Meskipun dengan berat hati mengingat usia pernikahan mereka yang masih muda, akhirnya Siti Aminah mengamini niat suci sang suami dan mendukungnya dalam meraih cita-cita. Maka, setelah mendapat restu dari sultan berangkatlah Muh. Arsyad ke Tanah Suci mewujudkan cita-citanya.Deraian air mata dan untaian do’a mengiringi kepergiannya.

Di Tanah Suci, Muh. Arsyad mengaji kepada masyaikh terkemuka pada masa itu. Diantara guru beliau adalah Syekh ‘Athoillah bin Ahmad al Mishry, al Faqih Syekh Muhammad bin Sulaiman al Kurdi dan al ‘Arif Billah Syekh Muhammad bin Abd. Karim al Samman al Hasani al Madani.

Syekh yang disebutkan terakhir adalah guru Muh. Arsyad di bidang tasawuf, dimana di bawah bimbingannyalah Muh. Arsyad melakukan suluk dan khalwat, sehingga mendapat ijazah darinya dengan kedudukan sebagai khalifah.

Menurut riwayat, Khalifah al Sayyid Muhammad al Samman di Indonesia pada masa itu, hanya empat orang, yaitu Syekh Muh. Arsyad al Banjari, Syekh Abd. Shomad al Palembani (Palembang), Syekh Abd. Wahab Bugis dan Syekh Abd. Rahman Mesri (Betawi). Mereka berempat dikenal dengan “Empat Serangkai dari Tanah Jawi” yang sama-sama menuntut ilmu di al Haramain al Syarifain.

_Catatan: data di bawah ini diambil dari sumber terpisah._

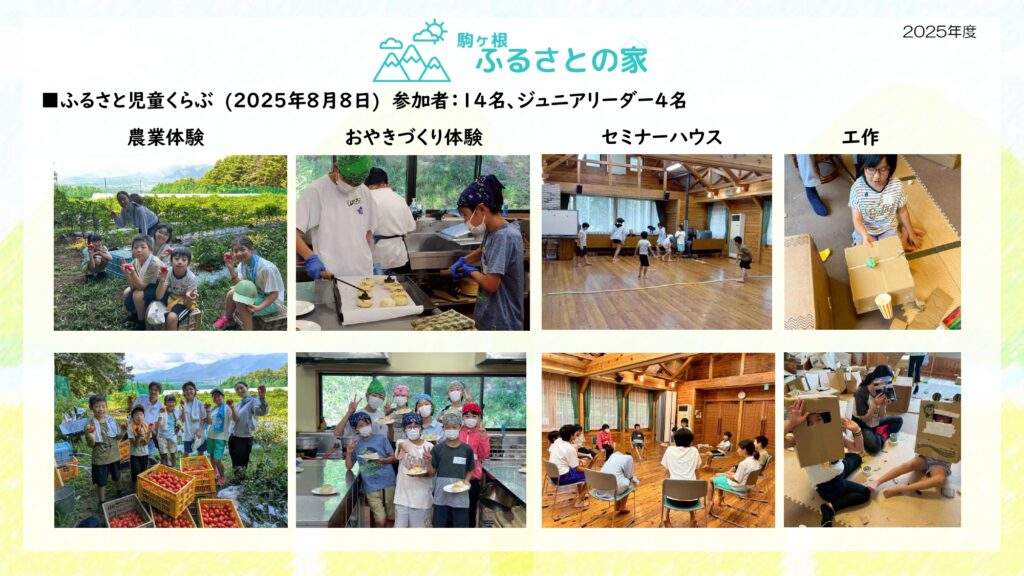 駒ヶ根
ふるさとの家

2025年度

■ふるさと児童くらぶ（2025年8月8日）参加者：14名、ジュニアリーダー4名

農業体験

おやきづくり体験

セミナーハウス

工作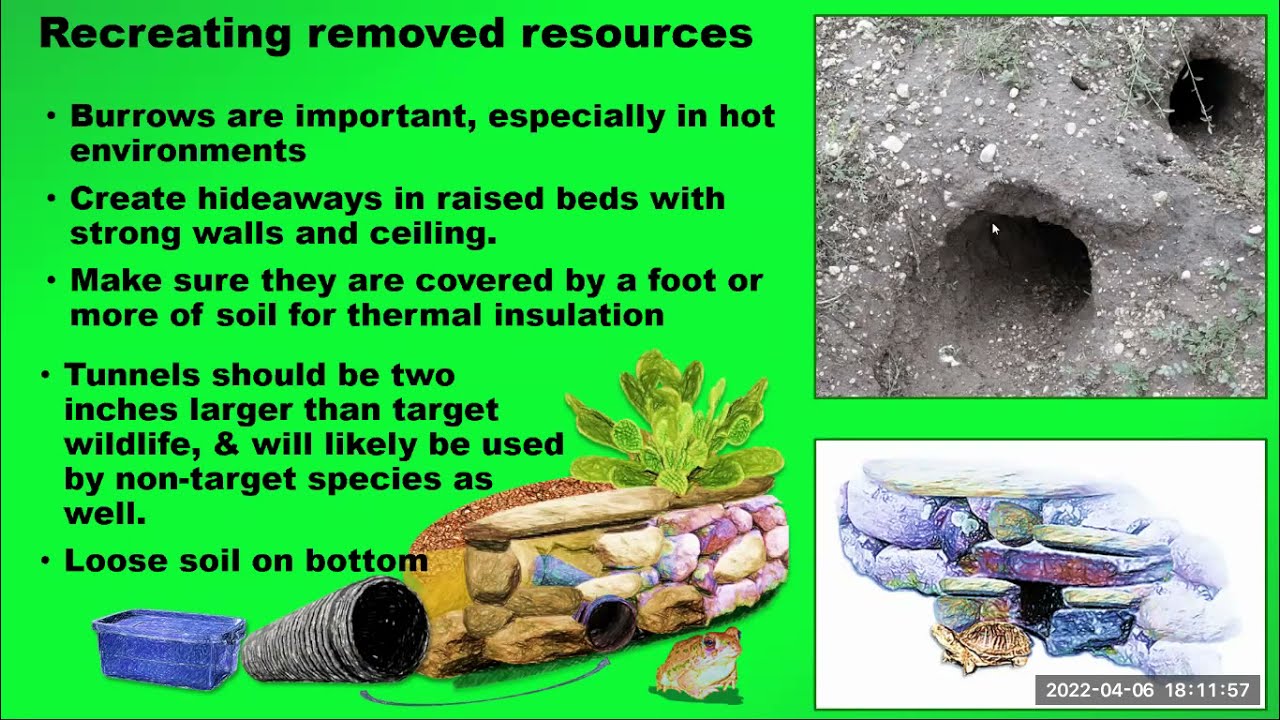 Recreating removed resources

• Burrows are important, especially in hot environments

• Create hideaways in raised beds with strong walls and ceiling.

• Make sure they are covered by a foot or more of soil for thermal insulation

• Tunnels should be two inches larger than target wildlife, & will likely be used by non-target species as well.

• Loose soil on bottom

2022-04-06 18:11:57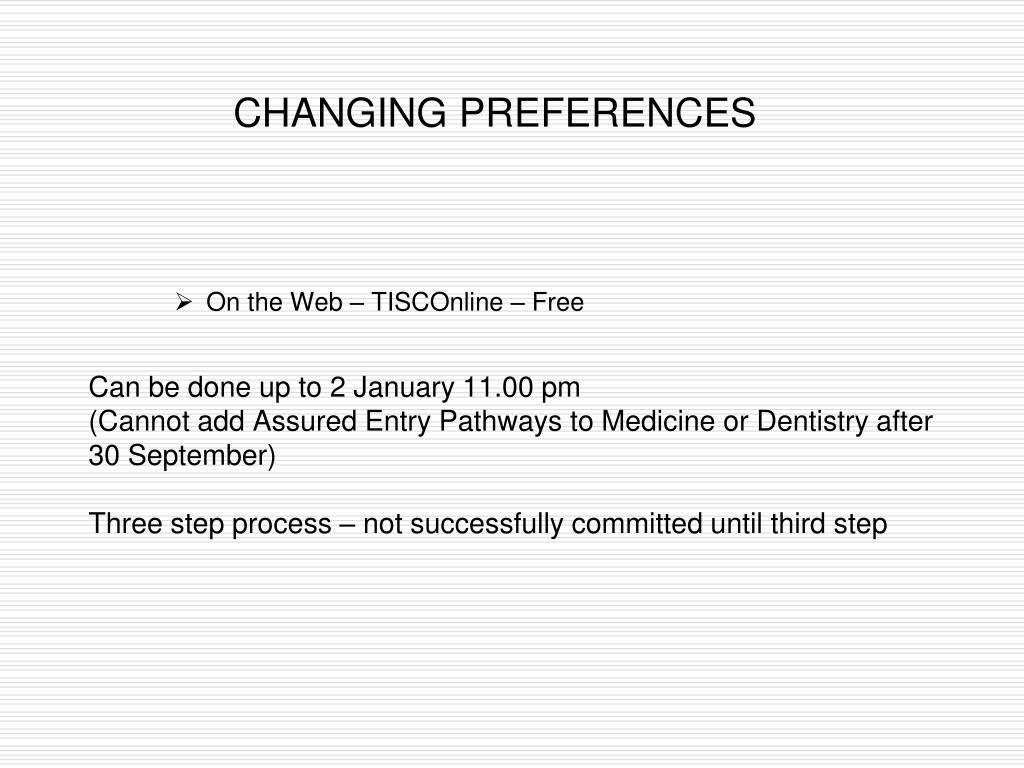 CHANGING PREFERENCES

➢ On the Web – TISCOnline – Free

Can be done up to 2 January 11.00 pm
(Cannot add Assured Entry Pathways to Medicine or Dentistry after 30 September)

Three step process – not successfully committed until third step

Setelah lebih kurang 35 tahun menuntut ilmu, timbullah kerinduan akan kampung halaman. Terbayang di pelupuk mata indahnya tepian mandi yang diarak barisan pepohonan aren yang menjulang. Terngiang kicauan burung pipit di pematang dan desiran angin membelai hijaunya rumput. Terkenang akan kesabaran dan ketegaran sang istri yang setia menanti tanpa tahu sampai kapan penentiannya akan berakhir. Pada Bulan Ramadhan 1186 H bertepatan 1772 M, sampailah Muh. Arsyad di kampung halamannya Martapura pusat Kerajaan Banjar pada masa itu.

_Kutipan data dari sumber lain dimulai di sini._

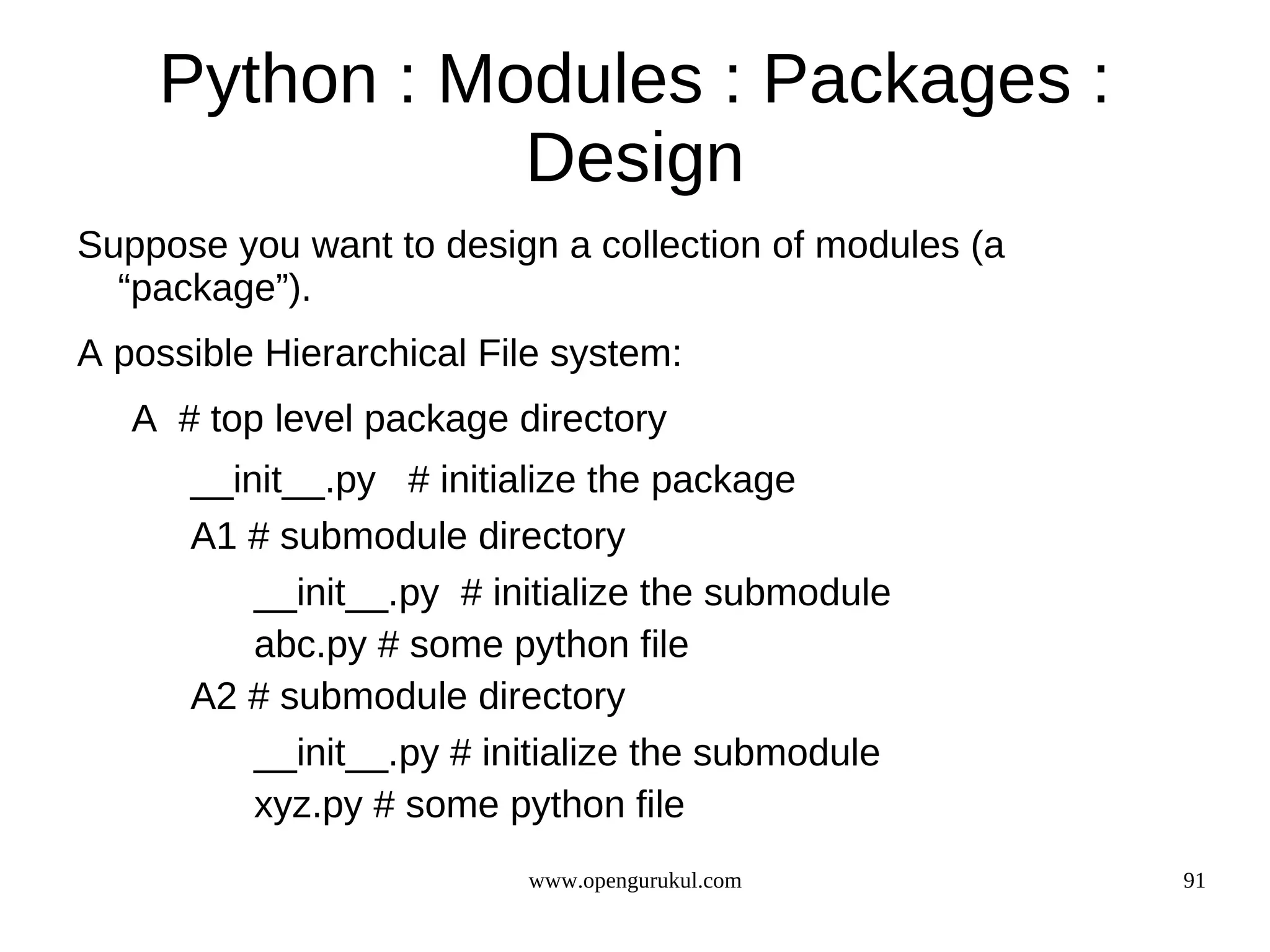 Python : Modules : Packages : Design

Suppose you want to design a collection of modules (a “package”).

A possible Hierarchical File system:

A  # top level package directory

\_\_init\_\_.py   # initialize the package

A1 # submodule directory

\_\_init\_\_.py  # initialize the submodule

abc.py # some python file

A2 # submodule directory

\_\_init\_\_.py # initialize the submodule

xyz.py # some python file

www.opengurukul.com

91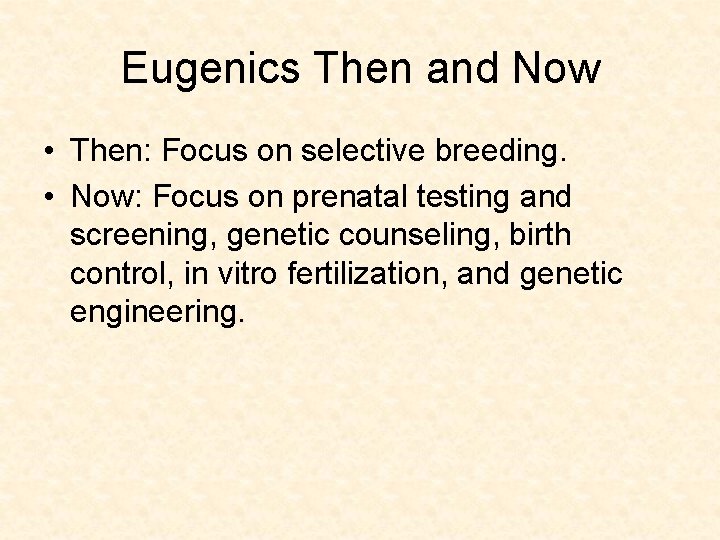 Eugenics Then and Now

• Then: Focus on selective breeding.
• Now: Focus on prenatal testing and screening, genetic counseling, birth control, in vitro fertilization, and genetic engineering.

Sultan Tamjidillah (Raja Banjar) menyambut kedatangan beliau dengan upacara adat kebesaran. Segenap rakyatpun mengelu-elukannya sebagai seorang ulama “Matahari Agama” yang cahayanya diharapkan menyinari seluruh Kerajaan Banjar. Aktivitas beliau sepulangnya dari Tanah Suci dicurahkan untuk menyebarluaskan ilmu pengetahuan yang diperolehnya. Baik kepada keluarga, kerabat ataupun masyarakat pada umumnya. Bahkan, sultanpun termasuk salah seorang muridnya sehingga jadilah dia raja yang ‘alim lagi wara’.

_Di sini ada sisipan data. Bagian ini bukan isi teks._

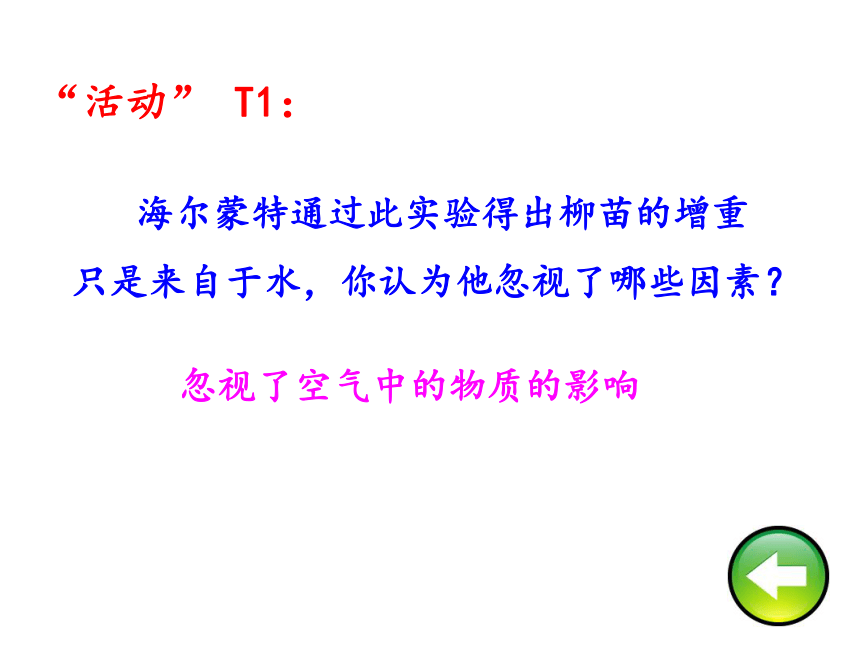 “活动” T1：

海尔蒙特通过此实验得出柳苗的增重只是来自于水，你认为他忽视了哪些因素？

忽视了空气中的物质的影响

Dalam menyampaikan ilmunya Syekh Muh. Arsyad mempunyai beberapa metode, di mana antara satu dengan yang lain saling menunjang. Adapun metode-metode tersebut, yaitu:

Bil-hal
Keteladanan yang baik (uswatun hasanah)yang direfleksikan dalam tingkah-laku, gerak-gerik dan tutur-kata sehari-hari dan disaksikan secara langsung oleh murid-murid beliau.

Bil-lisan
Dengan mengadakan pengajaran dan pengajian yang bisa diikuti siapa saja, baik keluarga, kerabat, sahabat dan handai taulan.

Bil-kitabah
Menggunakan bakat yang beliau miliki di bidang tulis-menulis, sehingga lahirlah lewat ketajaman penanya kitab-kitab yang menjadi pegangan umat. Buah tangannya yang paling monumental adalah kitab Sabilal Muhtadin Littafaqquh Fiddin, yang kemasyhurannya sampai ke Malaysia, Brunei dan Pattani (Thailand selatan).

Setelah ± 40 tahun mengembangkan dan menyiarkan Islam di wilayah Kerajaan Banjar, akhirnya pada hari selasa, 6 Syawwal 1227 H (1812 M) Allah SWT memanggil Syekh Muh. Arsyad ke hadirat-Nya. Usia beliau 105 tahun dan dimakamkan di desa Kalampayan, sehingga beliau juga dikenal dengan sebutan Datuk Kalampayan.